Einer seiner ersten Einsatzorte war an einer Schule in La Paz, wo Pedrajas zusammen mit seinem Mitbruder Pedro Basiana lebte, der später zu einem Kopf der marxistischen Befreiungstheologie wurde. In diesem Haus nahm der Seminarist Néstor Paz Zamora an einer eigens für ihn im engsten Kreis gefeierten Messe teil, bevor er sich dem von Che Guevara angeführten und von Kubas Kommunisten unterstützten Guerilla-Aufstand von Teoponte anschloß bzw. der kommunistischen Nationalen Befreiungsarmee (ELN). Pedrajas unterstützte die revolutionären Neuerungen, tat sich aber nicht so hervor wie andere Jesuiten. Der Grund dafür ist inzwischen bekannt: Er hatte andere „Interessen“, die ihn gefangennahmen.
1971 beendete er sein letztes Studienjahr der Theologie in Cochabamba. Über seinen Mitbruder Basiana gelangte Pedrajas an das von Basiana umgestaltete Colegio Juan XXIII (benannt nach dem von den Modernisten und Revolutionären verehrten Papst Johannes XXIII.), dessen erster Direktor Basiana inzwischen geworden war. Mit der Schule war auch ein Internat verbunden. Von dieser Einrichtung aus gab es einen direkten Draht zur Terrororganisation ELN und zur geheimen Bewegung der Revolutionären Linken (MIR).
Als Basiana 1976 stirbt, wird Pedrajas Direktor des „Juan XXIII“. In der Einrichtung versteckte er linke Revolutionäre und verhinderte deren Verhaftung. Von ihm selbst sind Bilder erhalten, die ihn in einem T‑Shirt der nicaraguanischen Sandinisten zeigt, jener kommunistischen Guerilleros mit befreiungstheologischer Unterstützung, die 1979 gewaltsam die Macht in Nicaragua an sich gerissen hatten. Er selbst sah sich weniger als Revolutionär mit der Waffe, sondern als „Revolutionär der Erziehung“. In einem Interview sagte er Jahre später von sich selbst:
„Ich las viele Lehrbücher, vor allem aus der damaligen Sowjetunion. Ich mochte die sozialistische Erziehung.“
Seine „revolutionäre Erziehung“ bestand auch darin, sich nachts im Schlafsaal der Jungen herumzutreiben und sich diese auf sein Zimmer zu holen oder schicken zu lassen.

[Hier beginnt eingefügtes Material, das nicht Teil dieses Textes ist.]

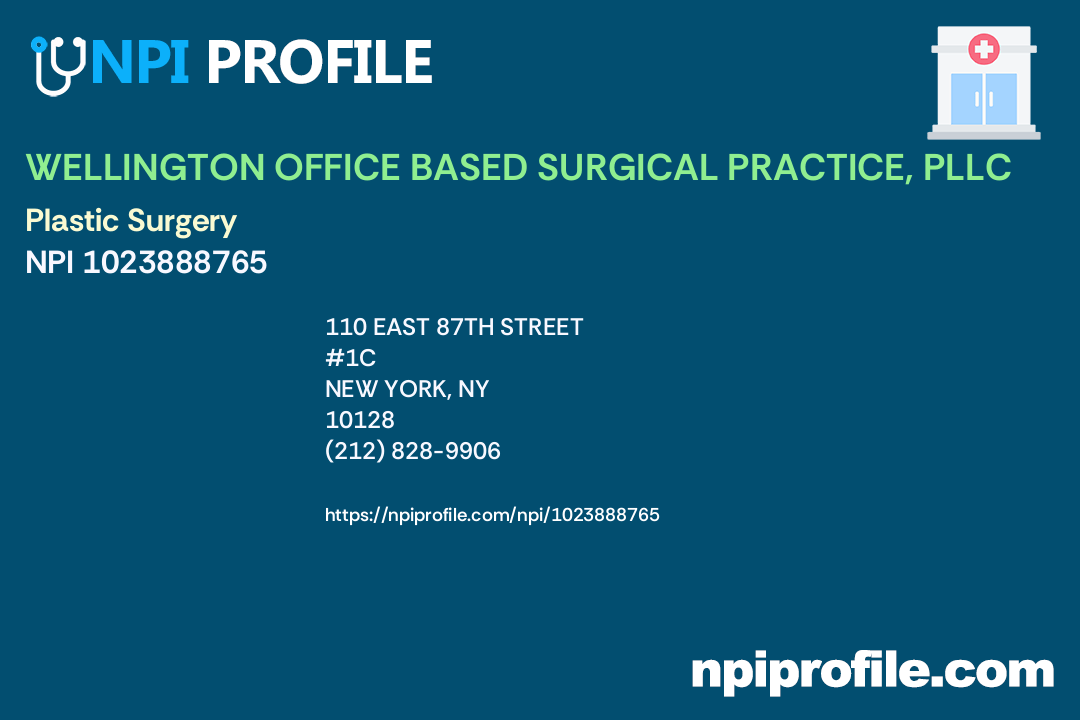 NPI PROFILE

WELLINGTON OFFICE BASED SURGICAL PRACTICE, PLLC

Plastic Surgery

NPI 1023888765

110 EAST 87TH STREET
#1C
NEW YORK, NY
10128
(212) 828-9906

https://npiprofile.com/npi/1023888765

npiprofile.com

„Gottloser Kleriker mit erfülltem schwulem Leben“
Aus seinen Aufzeichnungen geht hervor, daß sich Alfonso Pedrajas an verschiedene Priester wandte und ihnen alles erzählte. Dazu gehört der Salesianer Ángel Tomás García. Dieser habe ihn 1998 auf die Konsequenzen seines Handelns aufmerksam gemacht. Mehr wird nicht gesagt, auch nicht, ob der Salesianer den Fall zur Anzeige brachte.
Ausführlicher schrieb Pedrajas zum bolivianischen Dominikaner Óscar Uzín Fernández (1931–2018), einem namhaften Befreiungstheologen und Schriftsteller, dem er sich anvertraute. Bei diesem habe er sich „wohlgefühlt“. Uzín beschreibt er als einen Kleriker „mit einem erfüllten schwulen Leben“, der „aufgehört hat, an Gott zu glauben“. Uzín habe ihn „gut behandelt und nicht verurteilt“.
Erste Stellungnahme des Jesuitenordens
Der Jesuitenorden reagierte auf die Veröffentlichung von El País mit einer Stellungnahme des Ordens in Bolivien. Darin wird bestätigt, daß der verstorbene Jesuit „wegen Päderastentums angezeigt wurde“.
Der Orden habe nach Erhalt der Anzeige den Fall sofort der dafür zuständigen Stelle gemeldet, die Anfang August 2022 ihre Ermittlungen aufgenommen habe. Die Untersuchungszeit unter Hinzuziehung von Experten endete am 4. April 2023 und bestätigte die wahrscheinliche Echtheit der angezeigten Taten.
Am 5. April habe eine zweite, nun vertiefte Untersuchung des Falles begonnen, die derzeit im Gange ist. Zudem heißt es in der Stellungnahme:
„Wir bedauern zutiefst den Schaden, der den Opfern zugefügt wurde, wir schämen uns für diese Situation und bekräftigen im Einklang mit unserer Politik in diesen Fällen unsere Verpflichtung, den Opfern zuzuhören, nach Möglichkeit Gerechtigkeit zu üben und uns weiterhin für die Beendigung dieses Verbrechens einzusetzen.“
Ehemalige Absolventen des Colegio Juan XXIII sprechen von Vertuschung durch den Jesuitenorden. Die damals 12‑, 13‑, 14jährigen Opfer sagen, daß Pedrajas Vorgesetzte „alles wußten“, aber nichts unternommen hätten.